On Dec. 22, as angry crowds gathered in front of the Communist Party headquarters, they fled the capital Bucharest in a helicopter. It was to be their final journey. They were stopped by the army, detained in Targoviste, and shot after a makeshift trial.
It brought to a grisly end more than 20 years of repressive rule aided by a huge security apparatus, where any free speech was ruthlessly suppressed. The population suffered from food and power shortages and on top of that, Ceascescu’s rule was marked by nepotism, paranoia and a deeply ingrained personality cult.
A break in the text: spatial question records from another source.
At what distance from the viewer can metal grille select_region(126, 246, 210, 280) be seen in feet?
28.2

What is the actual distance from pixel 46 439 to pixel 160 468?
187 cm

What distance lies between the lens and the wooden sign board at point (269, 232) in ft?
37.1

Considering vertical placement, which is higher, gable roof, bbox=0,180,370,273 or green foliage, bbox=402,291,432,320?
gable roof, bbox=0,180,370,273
Wife Elena was seen as the regime’s “No. 2.”
“Our aim is to present events as they unfolded, without making comments on the trial, the Ceausescus’ life or the cult of personality,” Carstina said.
In the barracks, built in 1907, time seems to have stood still since the execution.
The makeshift dock where Nicolae and Elena, dressed in their winter coats, sat listening to the charges against them will be put back in the very place where the couple were tried and sentenced to death.
Outside, the wall against which they were shot just a few minutes later still carries bullet holes.
Sociologist Vasile Dancu said “every nation must acknowledge its history, without trying to hide certain events.”
A group of Swedish tourists has already booked tickets for the museum, Carstina said.
Also on their must-see list is the grandiose Palace of Parliament in the heart of Bucharest.
To erect the building, initially called “House of the People,” Ceausescu ordered the razing of much of the city’s historic district, forcing the relocation of about 40,000 people, who lost their homes.
The palace is now one of Romania’s top attractions. More than 144,000 tourists visited it in last year, 110,000 of them foreigners.
However, Lucia Morariu, head of the local tour operators’ association, felt turning Ceausescu into a tourist brand was not a good idea.
“Why encourage those who mourn him? Romania boasts other highlights,” she said, citing the Danube delta, part of UNESCO’s heritage, or the picturesque natural reserve of the Retezat mountains, home to Europe’s biggest bear and wolves populations.